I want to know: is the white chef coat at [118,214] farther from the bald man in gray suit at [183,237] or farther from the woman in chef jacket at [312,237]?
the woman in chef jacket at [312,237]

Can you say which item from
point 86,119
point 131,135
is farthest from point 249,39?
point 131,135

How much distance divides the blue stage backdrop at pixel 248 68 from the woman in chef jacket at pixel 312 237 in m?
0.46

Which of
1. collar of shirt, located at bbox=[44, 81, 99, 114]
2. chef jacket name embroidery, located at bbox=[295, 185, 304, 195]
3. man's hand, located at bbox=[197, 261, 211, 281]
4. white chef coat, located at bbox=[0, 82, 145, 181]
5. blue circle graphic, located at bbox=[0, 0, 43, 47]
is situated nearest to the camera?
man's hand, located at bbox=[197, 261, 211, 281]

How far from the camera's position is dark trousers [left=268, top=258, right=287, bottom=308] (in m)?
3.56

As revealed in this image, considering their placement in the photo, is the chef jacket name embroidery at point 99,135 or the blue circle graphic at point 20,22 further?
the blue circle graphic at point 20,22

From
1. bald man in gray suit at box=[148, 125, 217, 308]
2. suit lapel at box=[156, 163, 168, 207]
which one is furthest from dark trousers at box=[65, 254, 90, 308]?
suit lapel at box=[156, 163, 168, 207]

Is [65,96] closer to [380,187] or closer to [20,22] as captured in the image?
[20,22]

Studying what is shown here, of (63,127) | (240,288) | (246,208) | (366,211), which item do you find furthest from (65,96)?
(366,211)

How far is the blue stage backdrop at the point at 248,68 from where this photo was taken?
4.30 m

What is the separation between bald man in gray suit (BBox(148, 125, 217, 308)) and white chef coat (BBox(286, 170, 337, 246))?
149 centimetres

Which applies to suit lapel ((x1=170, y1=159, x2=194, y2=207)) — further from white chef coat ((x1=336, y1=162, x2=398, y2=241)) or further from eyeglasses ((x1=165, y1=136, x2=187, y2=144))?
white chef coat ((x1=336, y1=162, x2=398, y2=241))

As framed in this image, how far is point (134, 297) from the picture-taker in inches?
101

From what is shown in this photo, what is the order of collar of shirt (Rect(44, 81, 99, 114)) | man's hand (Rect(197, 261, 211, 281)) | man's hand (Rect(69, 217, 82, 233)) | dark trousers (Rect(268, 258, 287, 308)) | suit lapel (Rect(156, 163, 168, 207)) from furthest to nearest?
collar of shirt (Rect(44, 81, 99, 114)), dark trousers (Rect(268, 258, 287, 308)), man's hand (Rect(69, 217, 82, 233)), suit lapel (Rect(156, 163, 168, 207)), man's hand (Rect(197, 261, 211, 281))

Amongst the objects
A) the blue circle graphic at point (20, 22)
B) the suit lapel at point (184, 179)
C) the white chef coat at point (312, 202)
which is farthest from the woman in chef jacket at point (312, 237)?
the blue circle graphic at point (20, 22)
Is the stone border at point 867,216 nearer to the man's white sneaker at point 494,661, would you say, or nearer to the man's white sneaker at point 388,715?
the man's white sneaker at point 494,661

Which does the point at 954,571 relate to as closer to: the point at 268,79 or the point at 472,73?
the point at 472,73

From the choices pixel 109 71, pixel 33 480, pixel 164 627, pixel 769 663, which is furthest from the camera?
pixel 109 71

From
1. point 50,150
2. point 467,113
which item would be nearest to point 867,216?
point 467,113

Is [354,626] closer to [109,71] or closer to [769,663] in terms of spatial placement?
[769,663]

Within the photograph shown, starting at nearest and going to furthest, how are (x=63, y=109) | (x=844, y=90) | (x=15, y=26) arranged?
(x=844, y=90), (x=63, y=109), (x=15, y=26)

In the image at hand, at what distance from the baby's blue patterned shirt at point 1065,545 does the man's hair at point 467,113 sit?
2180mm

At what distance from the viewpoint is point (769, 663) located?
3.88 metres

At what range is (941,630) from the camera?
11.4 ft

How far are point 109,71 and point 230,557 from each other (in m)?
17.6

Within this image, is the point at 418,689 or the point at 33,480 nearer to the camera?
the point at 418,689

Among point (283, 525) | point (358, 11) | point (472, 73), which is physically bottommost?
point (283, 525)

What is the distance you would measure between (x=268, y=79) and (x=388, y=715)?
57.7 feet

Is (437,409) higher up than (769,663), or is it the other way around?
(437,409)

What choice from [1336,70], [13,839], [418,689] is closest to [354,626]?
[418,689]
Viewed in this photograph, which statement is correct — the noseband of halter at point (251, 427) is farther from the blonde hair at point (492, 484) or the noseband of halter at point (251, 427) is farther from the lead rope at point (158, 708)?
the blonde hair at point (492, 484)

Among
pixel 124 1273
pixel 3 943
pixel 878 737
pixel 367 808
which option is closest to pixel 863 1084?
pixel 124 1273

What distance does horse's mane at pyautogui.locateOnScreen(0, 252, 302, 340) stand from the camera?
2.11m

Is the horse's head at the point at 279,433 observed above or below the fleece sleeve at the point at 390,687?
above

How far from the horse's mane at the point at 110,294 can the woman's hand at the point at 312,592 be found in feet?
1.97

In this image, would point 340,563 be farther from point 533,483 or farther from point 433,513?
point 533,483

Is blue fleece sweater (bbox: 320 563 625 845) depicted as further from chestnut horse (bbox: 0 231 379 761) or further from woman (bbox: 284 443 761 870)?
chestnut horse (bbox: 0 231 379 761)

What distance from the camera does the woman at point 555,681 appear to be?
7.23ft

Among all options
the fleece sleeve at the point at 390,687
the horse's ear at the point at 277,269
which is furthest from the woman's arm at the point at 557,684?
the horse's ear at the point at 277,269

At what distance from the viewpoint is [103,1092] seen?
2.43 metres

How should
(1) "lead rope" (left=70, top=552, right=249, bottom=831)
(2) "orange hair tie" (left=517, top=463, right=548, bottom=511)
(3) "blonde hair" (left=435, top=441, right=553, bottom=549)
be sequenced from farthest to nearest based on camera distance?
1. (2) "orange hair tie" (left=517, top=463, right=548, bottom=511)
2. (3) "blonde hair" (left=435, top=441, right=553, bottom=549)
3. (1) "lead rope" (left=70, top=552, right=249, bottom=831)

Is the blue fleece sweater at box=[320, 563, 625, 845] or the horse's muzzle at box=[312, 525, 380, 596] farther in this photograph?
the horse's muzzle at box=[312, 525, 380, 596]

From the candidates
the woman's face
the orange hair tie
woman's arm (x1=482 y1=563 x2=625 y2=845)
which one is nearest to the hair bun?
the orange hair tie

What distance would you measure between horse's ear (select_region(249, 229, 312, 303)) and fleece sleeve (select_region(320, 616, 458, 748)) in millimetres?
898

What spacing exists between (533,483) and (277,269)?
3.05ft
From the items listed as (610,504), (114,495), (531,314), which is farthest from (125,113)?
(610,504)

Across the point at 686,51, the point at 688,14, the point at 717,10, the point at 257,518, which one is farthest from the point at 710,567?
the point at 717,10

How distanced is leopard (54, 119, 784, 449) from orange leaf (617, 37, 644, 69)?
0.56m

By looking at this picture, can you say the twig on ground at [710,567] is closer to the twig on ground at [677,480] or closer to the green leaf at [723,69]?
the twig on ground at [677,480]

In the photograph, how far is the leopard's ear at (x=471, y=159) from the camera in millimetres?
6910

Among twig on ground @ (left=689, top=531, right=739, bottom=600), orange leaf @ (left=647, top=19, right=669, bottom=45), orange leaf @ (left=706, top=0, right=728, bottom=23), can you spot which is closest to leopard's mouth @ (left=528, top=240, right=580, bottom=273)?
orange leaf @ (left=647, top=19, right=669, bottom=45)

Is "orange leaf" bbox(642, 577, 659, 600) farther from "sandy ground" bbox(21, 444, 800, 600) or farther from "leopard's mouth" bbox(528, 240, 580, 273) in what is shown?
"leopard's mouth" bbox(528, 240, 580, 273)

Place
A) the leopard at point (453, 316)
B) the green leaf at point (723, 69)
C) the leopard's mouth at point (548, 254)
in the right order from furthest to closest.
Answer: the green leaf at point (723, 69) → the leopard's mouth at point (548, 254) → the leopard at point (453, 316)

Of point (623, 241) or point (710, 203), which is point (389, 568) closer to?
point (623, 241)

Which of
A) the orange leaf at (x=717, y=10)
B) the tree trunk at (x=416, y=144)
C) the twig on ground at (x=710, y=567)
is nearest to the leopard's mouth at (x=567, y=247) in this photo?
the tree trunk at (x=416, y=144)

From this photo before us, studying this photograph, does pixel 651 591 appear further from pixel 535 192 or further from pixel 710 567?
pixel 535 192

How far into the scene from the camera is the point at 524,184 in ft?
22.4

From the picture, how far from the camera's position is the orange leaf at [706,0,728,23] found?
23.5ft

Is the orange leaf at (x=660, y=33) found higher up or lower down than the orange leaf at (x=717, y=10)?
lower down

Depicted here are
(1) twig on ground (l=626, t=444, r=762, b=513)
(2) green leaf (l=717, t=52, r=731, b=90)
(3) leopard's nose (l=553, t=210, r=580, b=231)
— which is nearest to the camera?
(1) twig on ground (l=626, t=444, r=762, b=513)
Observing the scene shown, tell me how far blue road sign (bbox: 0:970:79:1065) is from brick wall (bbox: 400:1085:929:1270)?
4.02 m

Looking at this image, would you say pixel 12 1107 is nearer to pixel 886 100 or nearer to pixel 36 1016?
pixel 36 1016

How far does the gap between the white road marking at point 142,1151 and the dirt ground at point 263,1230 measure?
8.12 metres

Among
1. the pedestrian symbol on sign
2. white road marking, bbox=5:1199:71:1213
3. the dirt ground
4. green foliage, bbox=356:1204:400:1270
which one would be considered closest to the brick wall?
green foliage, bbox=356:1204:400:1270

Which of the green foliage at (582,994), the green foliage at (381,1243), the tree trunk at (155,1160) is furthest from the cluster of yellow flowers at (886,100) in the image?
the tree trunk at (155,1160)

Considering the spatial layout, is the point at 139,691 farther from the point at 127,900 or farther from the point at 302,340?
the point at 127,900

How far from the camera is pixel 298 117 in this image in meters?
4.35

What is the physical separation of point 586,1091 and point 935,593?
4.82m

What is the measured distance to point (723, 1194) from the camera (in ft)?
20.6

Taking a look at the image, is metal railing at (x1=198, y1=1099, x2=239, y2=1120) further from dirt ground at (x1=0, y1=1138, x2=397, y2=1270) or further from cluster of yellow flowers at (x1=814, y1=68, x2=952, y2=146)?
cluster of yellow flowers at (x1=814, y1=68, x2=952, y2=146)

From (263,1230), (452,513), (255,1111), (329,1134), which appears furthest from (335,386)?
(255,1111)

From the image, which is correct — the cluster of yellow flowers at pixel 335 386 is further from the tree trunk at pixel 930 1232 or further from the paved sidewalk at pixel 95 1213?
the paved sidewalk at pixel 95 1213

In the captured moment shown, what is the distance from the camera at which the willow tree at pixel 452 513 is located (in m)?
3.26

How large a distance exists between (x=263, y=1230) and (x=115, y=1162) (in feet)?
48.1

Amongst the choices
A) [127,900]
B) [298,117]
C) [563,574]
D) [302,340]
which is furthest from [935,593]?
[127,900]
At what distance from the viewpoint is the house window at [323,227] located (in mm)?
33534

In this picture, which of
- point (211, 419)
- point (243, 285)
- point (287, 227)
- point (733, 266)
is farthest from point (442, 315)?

→ Instructions for the task
Extract, exactly, the lines above that begin at the line containing "How far from the camera is" and end at the final line of the records; add no other text.

→ Result below
How far from the camera is pixel 298 117 in this image in meters?
4.35

What is the physical separation of point 586,1091 and point 935,593?
4.82m

What is the measured distance to point (723, 1194) from the camera (in ft)?
20.6

Taking a look at the image, is metal railing at (x1=198, y1=1099, x2=239, y2=1120) further from dirt ground at (x1=0, y1=1138, x2=397, y2=1270) or further from cluster of yellow flowers at (x1=814, y1=68, x2=952, y2=146)?
cluster of yellow flowers at (x1=814, y1=68, x2=952, y2=146)

From (263,1230), (452,513), (255,1111), (329,1134), which appears furthest from (335,386)?
(255,1111)

From the image, which is correct — the cluster of yellow flowers at pixel 335 386 is further from the tree trunk at pixel 930 1232 or further from the paved sidewalk at pixel 95 1213?
the paved sidewalk at pixel 95 1213

In the captured moment shown, what is the distance from the camera at which the willow tree at pixel 452 513 is located (in m)?
3.26

How large a distance exists between (x=263, y=1230) and (x=115, y=1162) (in feet)?
48.1

Amongst the choices
A) [127,900]
B) [298,117]
C) [563,574]
D) [302,340]
which is furthest from [935,593]?
[127,900]
At what distance from the viewpoint is the house window at [323,227] located (in mm)?
33534

In this picture, which of
- point (211, 419)
- point (243, 285)
- point (287, 227)
- point (733, 266)
is farthest from point (442, 315)?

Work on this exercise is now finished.